Created by Alex Tarnavsky, Eitan Eddie Smolyansky, and Itay Knaan Harpaz from Israel, Connected Papers started as a weekend side project. But when the three friends realised how useful it was in their own research, and how their friends and colleagues kept on asking to use it, they decided to release the tool for the public.
Some of the benefits of Connected Papers include:
- Getting a visual overview of a field of research. You will be able to see at a glance which papers are most popular in the field, as well as the various dynamics between areas of studies.
- Making sure you haven’t missed a key paper. This is especially useful in fields that constantly produce a large volume of new papers.
- Exploring relevant papers in a bi-directional manner. Connected Papers lets you discover the most important prior and derivative work in your area of interest.
The tool is currently completely free, and the three co-founders keep on adding new features to make it even more useful. If you want to give it a try, follow these instructions.
1. Enter an origin paper
On the home page, enter one of the options to identify your origin paper. You can use a DOI, the paper’s title, or the paper’s URL from arXiv, PubMed, or Semantic Scholar. Then click on “Build a graph. For this tutorial, I used this paper, which can read more about here.
2. Read the graph
On the next page, you will be greeted by three panels. We’ll discuss the other panels later, but for now, let’s focus on the graph. Each node is a research paper related to the origin paper. Rather than a basic citation tree, the papers are arranged according to their similarity.
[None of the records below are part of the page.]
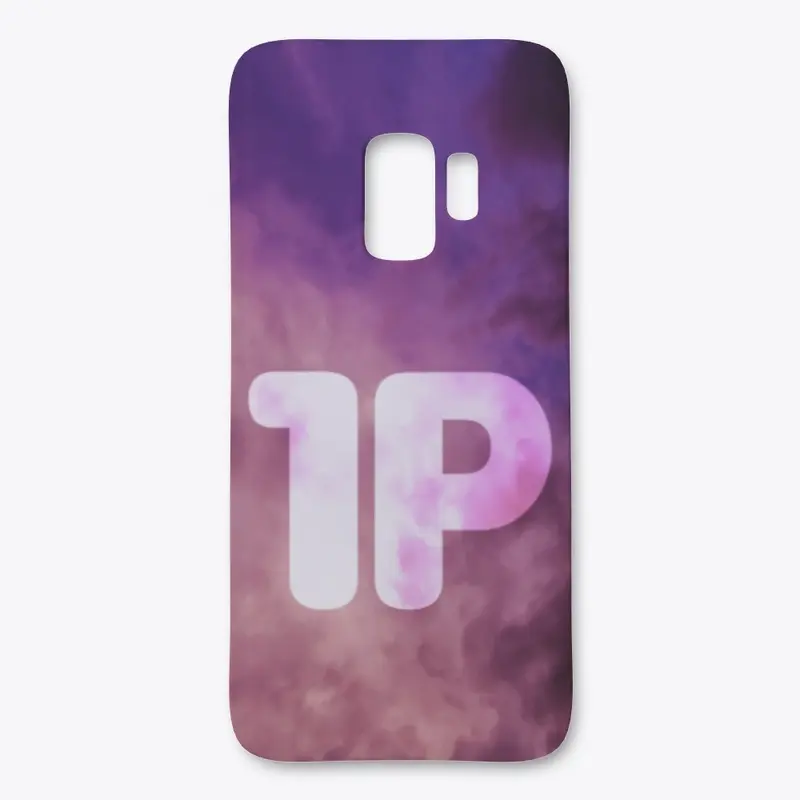 Samsung Phone Case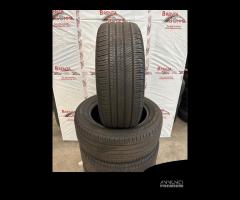 4 GOMME USATE QUATTRO STAGIONI 2555519 - CP6478252 - 4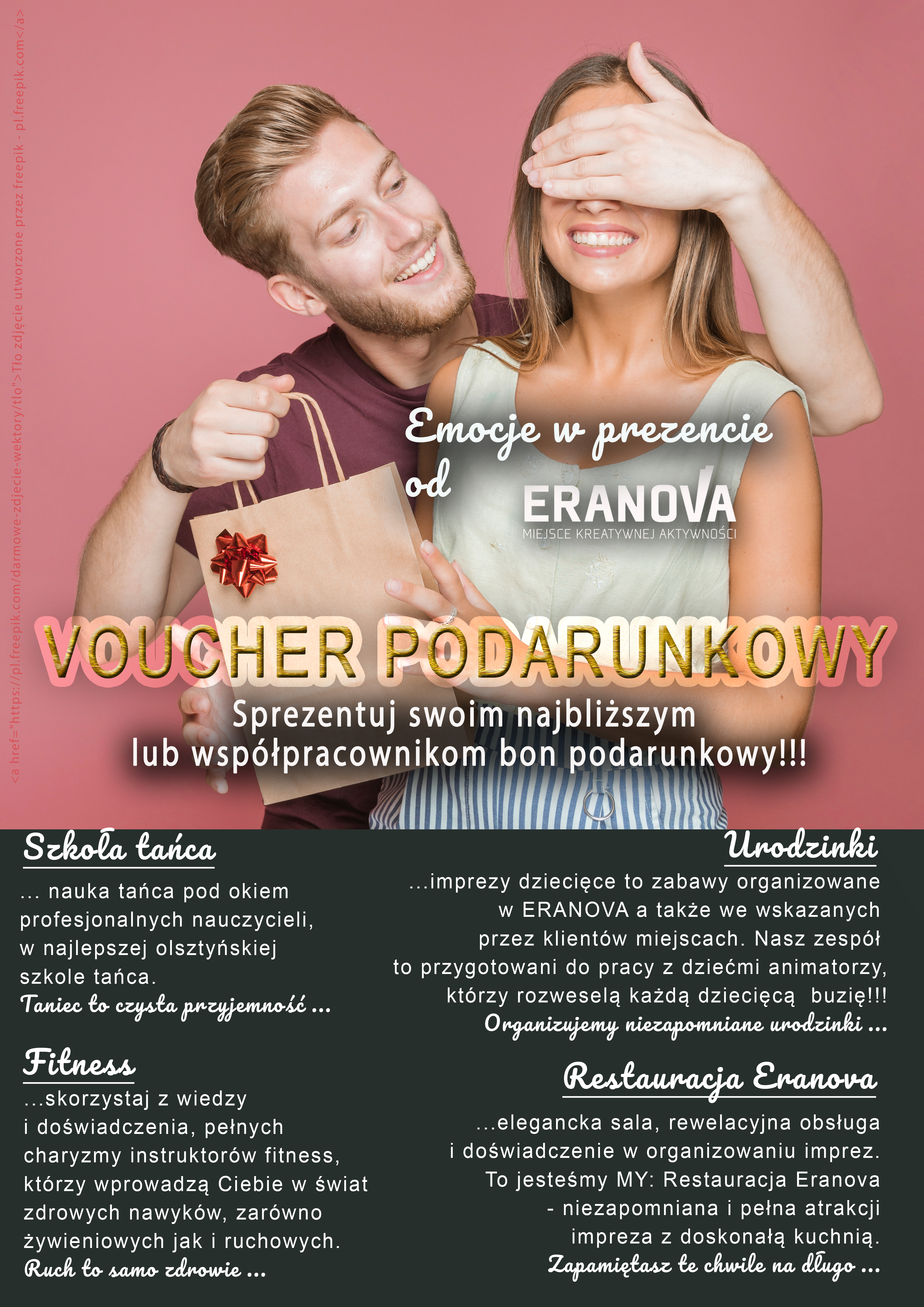 http://m.eranova.pl/2020/01/orig/technika-tanca-3205.jpg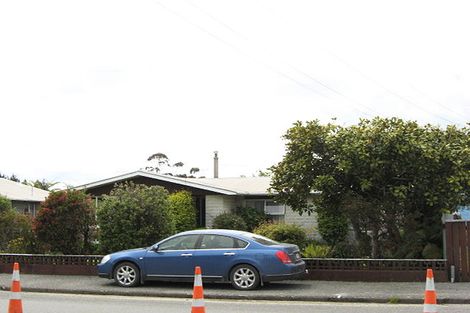 Photo of property in 81 Domett Street, Westport, 7825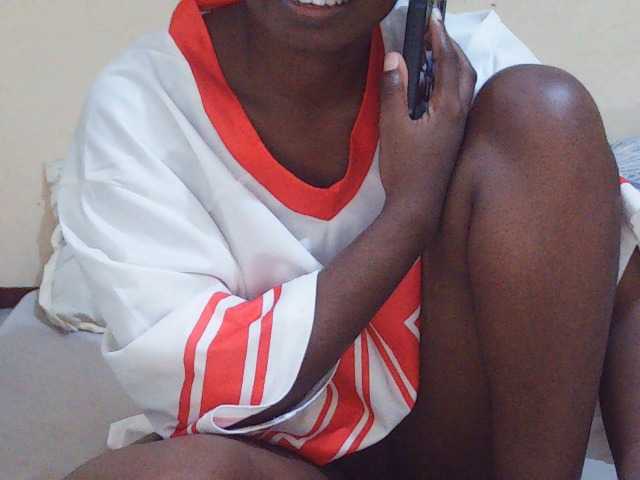 Sweetdiva2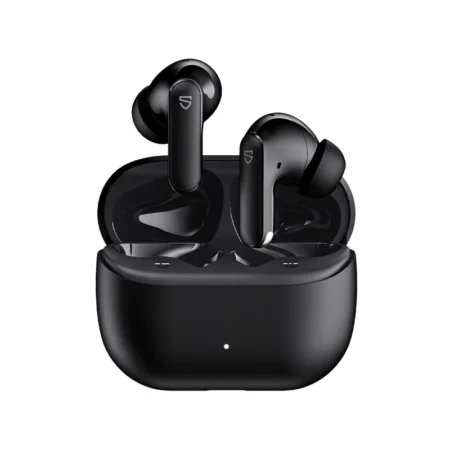 Soundpeats Q3 Pro ANC Wireless Earbuds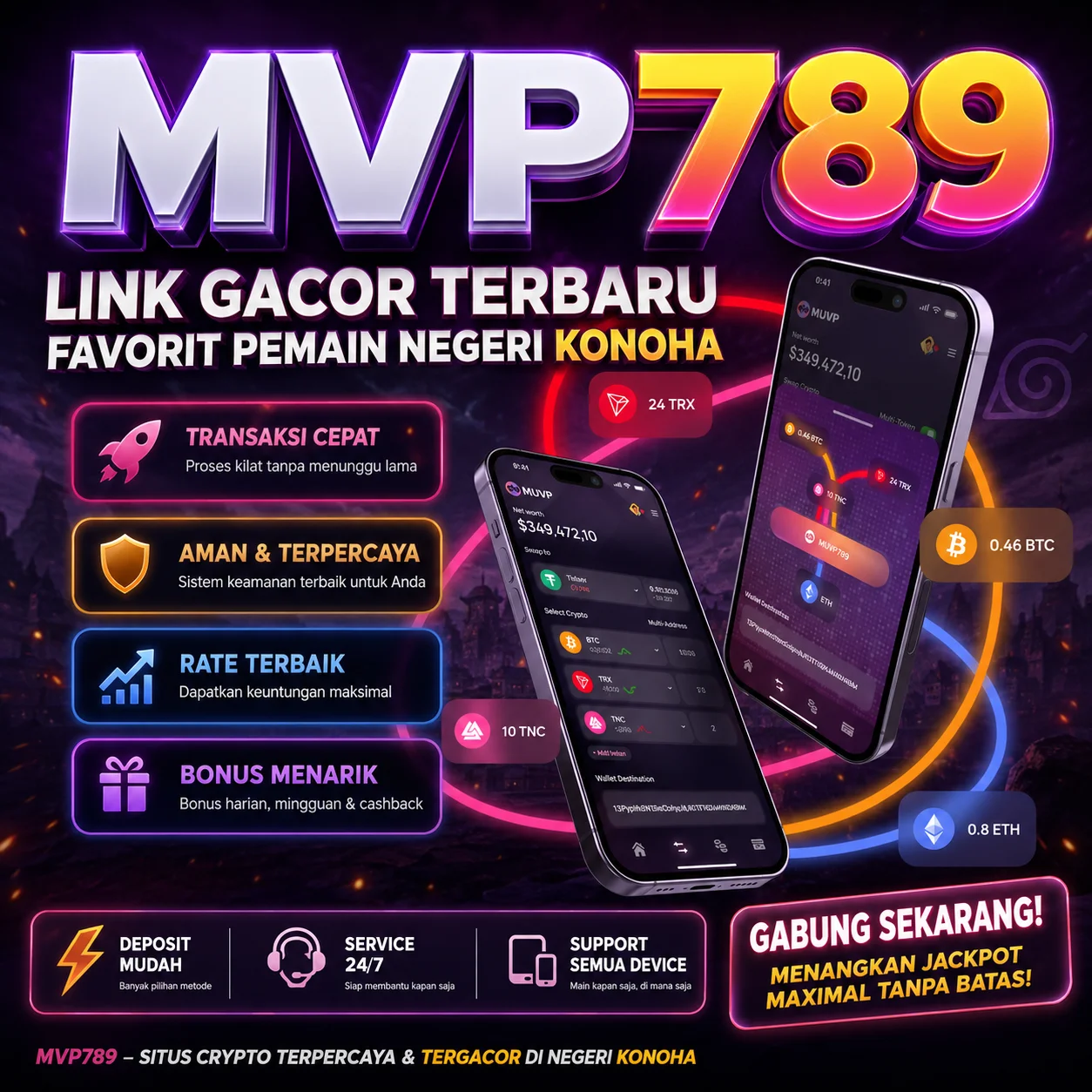 MVP789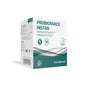 Inovance Probiovance Instant 5 Sobres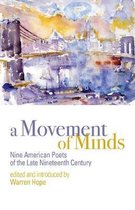 A Movement of Minds
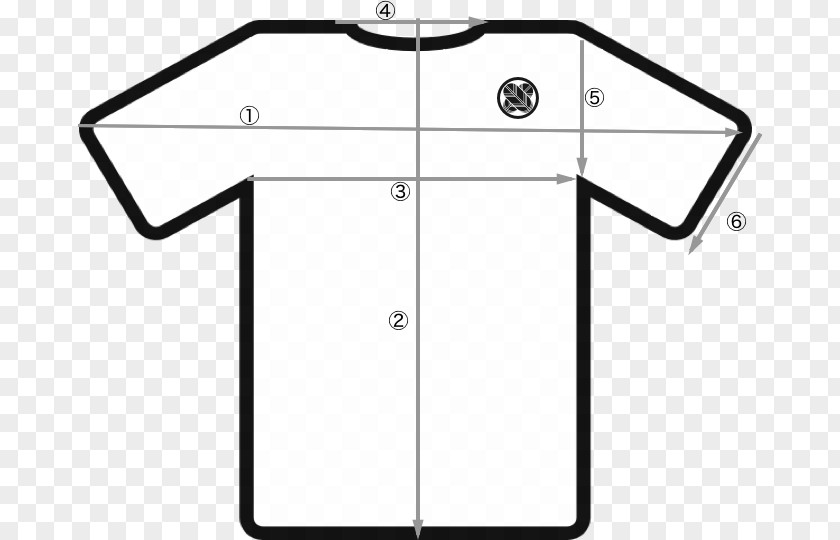 T-shirt Printing Fig. Hoodie Clothing Color PNG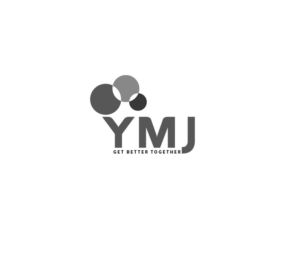 Logo Design by Mubeen786 for this project | Design #16178463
The size of a node represents the number of citations. The color of a node represents the publishing year—lighter is older. You will notice that highly similar papers have stronger connecting lines and tend to cluster together.
3. Explore the graph
You can scroll through papers in the left panel. Whenever you click on a paper there, it will be highlighted on the graph. You can also navigate the graph by clicking on specific nodes. Both options will update the right-side panel with more information about the selected paper.
Two buttons in the top left corner allow you to explore papers that are not included in the graph, but probably relevant to your topic of choice.
- Prior works. These are research papers that were most commonly cited by the papers included in the graph. It usually means that they are important seminal works for this field. Selecting a prior work will highlight all graph papers referencing it in the left-side panel, and selecting a graph paper will highlight all referenced prior work.
- Derivative works. These are research papers that cited many of the graph papers. It probably means they are either recent relevant works or surveys of the field. Similar to prior works, “selecting a derivative work will highlight all graph papers cited by it, and selecting a graph paper will highlight all derivative works citing it.”
If you find a paper particularly promising, you can click on “paper details” to open the link to the paper in a new window, or on “build a graph” to create a new graph based on this origin paper. Building the new graph can sometimes take a few seconds, but there will be a progress bar so you know how long to wait.
All of your graphs can be found in the top right corner of the tool, under “my graphs”.
Connected Papers is incredibly well designed, easy to use, and most importantly very helpful in exploring research paths of influence. I highly recommend giving it a try to build your mental atlas.
Update: Connected Papers is now supported on mobile browsers!